3. The arrangement of claim 1, the battery cells are inclined toward a vehicle tail side of the electric vehicle.

4. The arrangement of claim 1, wherein an angle between the battery cells and the bottom face and/or the lateral face of the housing of the battery pack is larger than or equal to 45° and smaller than 90°.

5. The arrangement of claim 1, wherein an inclination gap is defined between a bottom face of the battery cell and the bottom face of the housing of the battery pack, and a support is disposed in the inclination gap.

6. The arrangement of claim 5, wherein the support is made of a compression-resistant buffer material.

7. The arrangement of claim 1, wherein all of the battery cells in the battery pack are inclined in the same direction.

8. The arrangement of claim 7, wherein all of the battery cells in the battery pack are positioned in parallel with each other.

9. The arrangement of claim 7, wherein a deformation accommodating gap is formed between any two adjacent battery cells.

10. The arrangement of claim 1, wherein a number of the battery cells adjacent to a vehicle head side of the electric vehicle are inclined toward the vehicle head side of the electric vehicle, and a number of the battery cells adjacent to a vehicle tail side of the electrical vehicle are inclined toward the vehicle tail side of the electric vehicle.

11. A battery pack for an electric vehicle, the battery pack comprising a housing and battery cells fixed in the housing, wherein the battery cells are inclined with respect to a bottom face and/or a lateral face of the housing of the battery pack.

12. The battery pack of claim 11, wherein the battery cells are inclined toward a vehicle head side of the electric vehicle.

13. The battery pack of claim 11, wherein the battery cells are inclined toward a vehicle tail side of the electric vehicle.

14. The battery pack of claim 11, wherein an angle between the battery cells and the bottom face and/or the lateral face of the housing of the battery pack is larger than or equal to 45° and smaller than 90°.

15. The battery pack of claim 11, wherein an inclination gap is defined between a bottom face of the battery cell and the bottom face of the housing of the battery pack, and a support is disposed in the inclination gap.

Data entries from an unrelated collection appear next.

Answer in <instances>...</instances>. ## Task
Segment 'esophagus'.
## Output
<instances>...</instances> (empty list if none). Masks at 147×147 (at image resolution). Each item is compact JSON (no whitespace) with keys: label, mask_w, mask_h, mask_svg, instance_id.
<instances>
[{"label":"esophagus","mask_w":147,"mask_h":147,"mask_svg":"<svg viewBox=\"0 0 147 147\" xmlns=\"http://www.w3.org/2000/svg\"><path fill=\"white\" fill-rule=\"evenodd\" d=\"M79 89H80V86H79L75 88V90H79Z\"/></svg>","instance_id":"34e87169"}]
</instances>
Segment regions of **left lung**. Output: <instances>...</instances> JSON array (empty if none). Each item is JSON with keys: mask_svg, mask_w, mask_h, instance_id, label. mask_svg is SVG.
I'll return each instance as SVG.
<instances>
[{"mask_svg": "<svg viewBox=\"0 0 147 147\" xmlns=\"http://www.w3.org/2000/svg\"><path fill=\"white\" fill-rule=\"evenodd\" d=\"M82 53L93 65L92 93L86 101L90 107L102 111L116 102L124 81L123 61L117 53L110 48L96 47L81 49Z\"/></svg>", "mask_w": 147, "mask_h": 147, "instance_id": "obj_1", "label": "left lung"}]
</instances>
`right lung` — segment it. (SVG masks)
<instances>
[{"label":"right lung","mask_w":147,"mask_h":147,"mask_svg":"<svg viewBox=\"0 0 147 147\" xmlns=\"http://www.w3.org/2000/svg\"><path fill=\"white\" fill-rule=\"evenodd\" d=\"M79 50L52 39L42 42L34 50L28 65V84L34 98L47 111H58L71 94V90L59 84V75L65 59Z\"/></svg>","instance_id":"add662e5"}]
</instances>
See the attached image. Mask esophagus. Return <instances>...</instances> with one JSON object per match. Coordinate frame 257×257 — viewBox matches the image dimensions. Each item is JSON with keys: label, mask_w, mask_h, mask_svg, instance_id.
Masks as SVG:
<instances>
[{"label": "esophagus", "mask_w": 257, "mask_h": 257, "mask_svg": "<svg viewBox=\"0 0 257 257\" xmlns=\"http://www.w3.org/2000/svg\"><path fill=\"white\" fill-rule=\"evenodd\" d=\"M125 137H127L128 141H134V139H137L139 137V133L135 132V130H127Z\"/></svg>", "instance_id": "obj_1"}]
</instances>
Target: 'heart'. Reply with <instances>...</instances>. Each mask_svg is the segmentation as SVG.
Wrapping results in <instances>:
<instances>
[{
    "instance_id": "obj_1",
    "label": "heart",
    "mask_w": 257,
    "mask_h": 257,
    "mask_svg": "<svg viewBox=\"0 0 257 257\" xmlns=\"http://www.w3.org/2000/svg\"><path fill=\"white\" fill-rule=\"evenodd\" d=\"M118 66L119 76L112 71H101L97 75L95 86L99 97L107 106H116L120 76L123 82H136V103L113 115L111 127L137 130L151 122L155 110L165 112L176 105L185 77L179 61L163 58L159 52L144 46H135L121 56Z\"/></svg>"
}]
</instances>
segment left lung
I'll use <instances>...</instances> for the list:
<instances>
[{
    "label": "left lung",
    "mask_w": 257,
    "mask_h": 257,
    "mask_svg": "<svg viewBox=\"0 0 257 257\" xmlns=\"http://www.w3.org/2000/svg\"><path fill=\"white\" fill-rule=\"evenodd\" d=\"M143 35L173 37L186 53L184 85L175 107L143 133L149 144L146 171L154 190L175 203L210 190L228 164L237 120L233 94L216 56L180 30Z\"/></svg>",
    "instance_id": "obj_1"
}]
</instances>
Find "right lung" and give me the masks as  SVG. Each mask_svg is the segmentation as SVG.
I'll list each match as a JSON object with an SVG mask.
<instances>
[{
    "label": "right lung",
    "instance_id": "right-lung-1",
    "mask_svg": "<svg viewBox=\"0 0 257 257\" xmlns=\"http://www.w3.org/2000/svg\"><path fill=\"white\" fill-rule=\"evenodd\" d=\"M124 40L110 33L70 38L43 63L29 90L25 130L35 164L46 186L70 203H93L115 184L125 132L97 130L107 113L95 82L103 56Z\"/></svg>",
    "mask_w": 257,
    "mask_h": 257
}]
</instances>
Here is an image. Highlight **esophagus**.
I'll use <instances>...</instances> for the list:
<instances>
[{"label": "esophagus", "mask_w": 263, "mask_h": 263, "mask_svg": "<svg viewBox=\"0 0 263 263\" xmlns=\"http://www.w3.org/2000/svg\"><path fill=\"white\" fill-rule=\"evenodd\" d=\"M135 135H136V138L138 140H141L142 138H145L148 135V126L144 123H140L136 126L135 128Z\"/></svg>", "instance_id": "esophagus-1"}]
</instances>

16. The battery pack of claim 15, wherein the support is made of a compression-resistant buffer material.

17. The battery pack of claim 11, wherein all of the battery cells in the battery pack are inclined in the same direction.

18. The battery pack of claim 17, wherein all of the battery cells in the battery pack are positioned in parallel with each other.

19. The battery pack of claim 17, wherein a deformation accommodating gap is formed between any two adjacent battery cells.

20. The battery pack of claim 11, wherein a number of the battery cells adjacent to a vehicle head side of the electric vehicle are inclined toward the vehicle head side of the electric vehicle, and a number of the battery cells adjacent to a vehicle tail side of the electrical vehicle are inclined toward the vehicle tail side of the electric vehicle.